Indian Express, 28 February 2005
The most important yardstick of Budget 2005 would be whether it incorporates a long-term view of fiscal policy or not
First, given that NCMP has made promises that need higher spending over the next few years, it will be up to the Finance Minister to raise the resources for this expenditure. Since the Finance Ministry is unlikely to be able to resist the political pressure for raising spending, the most prudent policy will be to take it as exogenous and think about raising resources in the long term.
Unfortunately, an evaluation of the Budget is complicated by the fact that it is possible to perform well on short-term indicators including the revenue deficit, without having a long-term view. For example, the FM could raise more taxes from a tax amnesty scheme, but as has widely been debated, this offers wrong incentives to tax evaders.It may be good for the year’s tax collections, but is not the best way to increase the share of the white economy. The objective of the Finance Minister needs to be not merely to look at his revenues this year, but to initiate steps that will help him raise revenues in the next three years in a more efficient and more equitable manner.

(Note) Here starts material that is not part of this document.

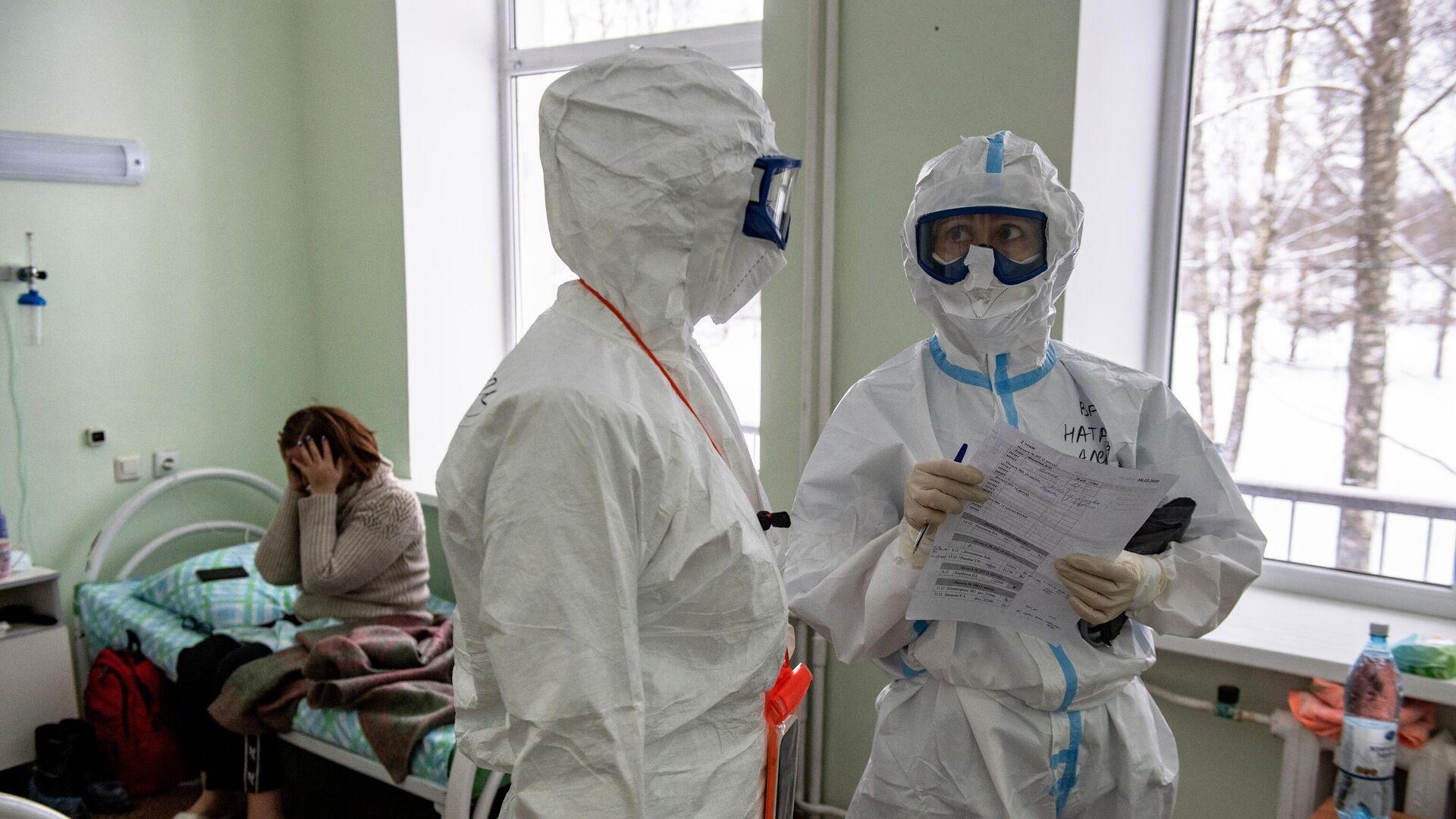 Медицинские работники во время обхода в госпитале для лечения больных COVID-19 в Тверской областной больнице - РИА Новости, 1920, 30.12.2020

Similarly, more taxes can be raised from the salaried sections who are captive tax payers by raising cesses and surcharges. This could show up in good tax collection targets and reduce revenue deficit numbers, but increasing the incidence of tax on a small section of the population is not good long-term fiscal policy. What needs to be done is to change tax rates and tax slabs, improving tax administration and lower the cost of compliance. It would make sense in this Budget, for example, to raise the exemption limit to Rs 1 lakh and to raise the rate at which the maximum rate sets in to Rs 2.5 lakh.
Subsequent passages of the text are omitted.